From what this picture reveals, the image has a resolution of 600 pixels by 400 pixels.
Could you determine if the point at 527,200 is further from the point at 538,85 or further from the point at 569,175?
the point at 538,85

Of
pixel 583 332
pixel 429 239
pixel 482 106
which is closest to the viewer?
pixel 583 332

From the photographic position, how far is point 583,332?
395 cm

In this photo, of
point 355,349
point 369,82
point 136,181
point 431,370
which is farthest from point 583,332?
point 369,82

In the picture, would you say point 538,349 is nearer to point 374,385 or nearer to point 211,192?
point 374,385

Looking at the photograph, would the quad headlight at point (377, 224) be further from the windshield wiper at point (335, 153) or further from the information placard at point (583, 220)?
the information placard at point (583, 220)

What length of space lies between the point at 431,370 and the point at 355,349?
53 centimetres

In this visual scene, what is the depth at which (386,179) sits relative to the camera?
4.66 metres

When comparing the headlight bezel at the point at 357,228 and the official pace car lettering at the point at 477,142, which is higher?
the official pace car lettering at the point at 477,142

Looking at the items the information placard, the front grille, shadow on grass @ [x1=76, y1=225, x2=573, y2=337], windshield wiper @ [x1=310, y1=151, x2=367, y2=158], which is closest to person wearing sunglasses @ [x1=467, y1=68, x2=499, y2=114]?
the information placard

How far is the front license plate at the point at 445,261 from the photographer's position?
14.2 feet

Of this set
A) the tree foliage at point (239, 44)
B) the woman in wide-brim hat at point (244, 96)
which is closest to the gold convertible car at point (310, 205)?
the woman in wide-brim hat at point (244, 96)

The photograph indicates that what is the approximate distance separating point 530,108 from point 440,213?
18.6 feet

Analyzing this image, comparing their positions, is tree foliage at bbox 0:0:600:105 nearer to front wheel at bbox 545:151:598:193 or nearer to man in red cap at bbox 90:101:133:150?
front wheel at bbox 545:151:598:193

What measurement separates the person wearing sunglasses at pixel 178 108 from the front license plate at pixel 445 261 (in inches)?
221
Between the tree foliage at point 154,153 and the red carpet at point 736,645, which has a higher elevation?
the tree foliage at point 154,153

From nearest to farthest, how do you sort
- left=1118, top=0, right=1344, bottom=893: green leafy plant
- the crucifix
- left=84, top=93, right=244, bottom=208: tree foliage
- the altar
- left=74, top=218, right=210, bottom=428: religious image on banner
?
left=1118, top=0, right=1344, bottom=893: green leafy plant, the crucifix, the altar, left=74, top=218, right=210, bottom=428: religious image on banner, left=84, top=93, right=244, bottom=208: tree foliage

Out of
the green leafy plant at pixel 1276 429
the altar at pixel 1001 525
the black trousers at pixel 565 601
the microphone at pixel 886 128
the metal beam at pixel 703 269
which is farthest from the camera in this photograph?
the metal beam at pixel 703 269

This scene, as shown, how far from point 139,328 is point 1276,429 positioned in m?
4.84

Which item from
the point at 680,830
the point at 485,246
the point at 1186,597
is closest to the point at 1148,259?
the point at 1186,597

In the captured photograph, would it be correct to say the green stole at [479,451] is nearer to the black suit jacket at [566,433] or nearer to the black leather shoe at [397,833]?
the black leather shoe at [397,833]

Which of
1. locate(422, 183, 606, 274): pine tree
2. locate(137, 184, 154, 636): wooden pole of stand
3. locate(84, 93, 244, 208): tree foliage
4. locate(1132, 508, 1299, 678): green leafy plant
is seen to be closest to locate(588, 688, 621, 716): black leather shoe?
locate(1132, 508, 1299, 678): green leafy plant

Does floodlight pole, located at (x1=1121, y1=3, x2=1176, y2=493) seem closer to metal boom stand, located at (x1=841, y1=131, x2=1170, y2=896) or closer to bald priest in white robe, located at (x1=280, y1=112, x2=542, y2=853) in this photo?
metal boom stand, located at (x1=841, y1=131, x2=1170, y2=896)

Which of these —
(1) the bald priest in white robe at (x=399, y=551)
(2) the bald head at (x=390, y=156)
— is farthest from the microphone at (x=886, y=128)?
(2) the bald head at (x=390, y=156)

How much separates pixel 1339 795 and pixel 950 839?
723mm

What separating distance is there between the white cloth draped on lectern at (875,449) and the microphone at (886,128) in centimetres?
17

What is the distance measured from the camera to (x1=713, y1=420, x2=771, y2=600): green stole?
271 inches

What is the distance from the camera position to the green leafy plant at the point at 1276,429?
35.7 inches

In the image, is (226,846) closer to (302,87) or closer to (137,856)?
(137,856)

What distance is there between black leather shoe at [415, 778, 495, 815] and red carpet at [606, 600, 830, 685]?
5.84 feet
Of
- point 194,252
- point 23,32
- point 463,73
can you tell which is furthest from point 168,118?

INSTRUCTIONS FOR THE TASK:
Set down the material above again, word for word.

RESPONSE FOR THIS EXERCISE:
From what this picture reveals, the image has a resolution of 600 pixels by 400 pixels.
Could you determine if the point at 527,200 is further from the point at 538,85 or further from the point at 569,175?
the point at 538,85

Of
pixel 583 332
pixel 429 239
pixel 482 106
which is closest to the viewer?
pixel 583 332

From the photographic position, how far is point 583,332?
395 cm

In this photo, of
point 355,349
point 369,82
point 136,181
point 431,370
which is farthest from point 583,332?
point 369,82

In the picture, would you say point 538,349 is nearer to point 374,385 or nearer to point 211,192?
point 374,385

Looking at the photograph, would the quad headlight at point (377, 224) be further from the windshield wiper at point (335, 153) or further from the information placard at point (583, 220)?
the information placard at point (583, 220)

What length of space lies between the point at 431,370 and the point at 355,349?
53 centimetres

In this visual scene, what is the depth at which (386,179) sits relative to the camera?
4.66 metres

When comparing the headlight bezel at the point at 357,228 and the official pace car lettering at the point at 477,142, which is higher?
the official pace car lettering at the point at 477,142

Looking at the items the information placard, the front grille, shadow on grass @ [x1=76, y1=225, x2=573, y2=337], windshield wiper @ [x1=310, y1=151, x2=367, y2=158], which is closest to person wearing sunglasses @ [x1=467, y1=68, x2=499, y2=114]?
the information placard

How far is the front license plate at the point at 445,261 from the photographer's position?
14.2 feet

Of this set
A) the tree foliage at point (239, 44)
B) the woman in wide-brim hat at point (244, 96)
which is closest to the gold convertible car at point (310, 205)?
the woman in wide-brim hat at point (244, 96)

The photograph indicates that what is the approximate distance separating point 530,108 from point 440,213?
18.6 feet

Analyzing this image, comparing their positions, is tree foliage at bbox 0:0:600:105 nearer to front wheel at bbox 545:151:598:193 or nearer to man in red cap at bbox 90:101:133:150?
front wheel at bbox 545:151:598:193

What measurement separates the person wearing sunglasses at pixel 178 108 from the front license plate at pixel 445 261 (in inches)?
221
Between the tree foliage at point 154,153 and the red carpet at point 736,645, which has a higher elevation?
the tree foliage at point 154,153

From nearest to farthest, how do you sort
- left=1118, top=0, right=1344, bottom=893: green leafy plant
- the crucifix
- left=84, top=93, right=244, bottom=208: tree foliage
- the altar
- left=74, top=218, right=210, bottom=428: religious image on banner
?
left=1118, top=0, right=1344, bottom=893: green leafy plant, the crucifix, the altar, left=74, top=218, right=210, bottom=428: religious image on banner, left=84, top=93, right=244, bottom=208: tree foliage

Out of
the green leafy plant at pixel 1276 429
the altar at pixel 1001 525
the black trousers at pixel 565 601
the microphone at pixel 886 128
the metal beam at pixel 703 269
which is farthest from the camera in this photograph?
the metal beam at pixel 703 269

This scene, as shown, how far from point 139,328 is point 1276,429 positioned in m?
4.84

Which item from
the point at 680,830
the point at 485,246
the point at 1186,597
is closest to the point at 1148,259?
the point at 1186,597

In the captured photograph, would it be correct to say the green stole at [479,451] is nearer to the black suit jacket at [566,433] or nearer to the black leather shoe at [397,833]?
the black leather shoe at [397,833]

Which of
1. locate(422, 183, 606, 274): pine tree
2. locate(137, 184, 154, 636): wooden pole of stand
3. locate(84, 93, 244, 208): tree foliage
4. locate(1132, 508, 1299, 678): green leafy plant
is seen to be closest to locate(588, 688, 621, 716): black leather shoe?
locate(1132, 508, 1299, 678): green leafy plant

Does floodlight pole, located at (x1=1121, y1=3, x2=1176, y2=493) seem closer to metal boom stand, located at (x1=841, y1=131, x2=1170, y2=896) or closer to bald priest in white robe, located at (x1=280, y1=112, x2=542, y2=853) in this photo?
metal boom stand, located at (x1=841, y1=131, x2=1170, y2=896)

Which of these —
(1) the bald priest in white robe at (x=399, y=551)
(2) the bald head at (x=390, y=156)
— is farthest from the microphone at (x=886, y=128)?
(2) the bald head at (x=390, y=156)

How much separates pixel 1339 795 and pixel 950 839?
723mm

What separating distance is there between the white cloth draped on lectern at (875,449) and the microphone at (886,128) in centimetres?
17

What is the distance measured from the camera to (x1=713, y1=420, x2=771, y2=600): green stole?
271 inches

What is the distance from the camera position to the green leafy plant at the point at 1276,429?
35.7 inches

In the image, is (226,846) closer to (302,87) or closer to (137,856)?
(137,856)

What distance is there between black leather shoe at [415, 778, 495, 815] and red carpet at [606, 600, 830, 685]?
5.84 feet
Of
- point 194,252
- point 23,32
- point 463,73
can you tell which is furthest from point 168,118?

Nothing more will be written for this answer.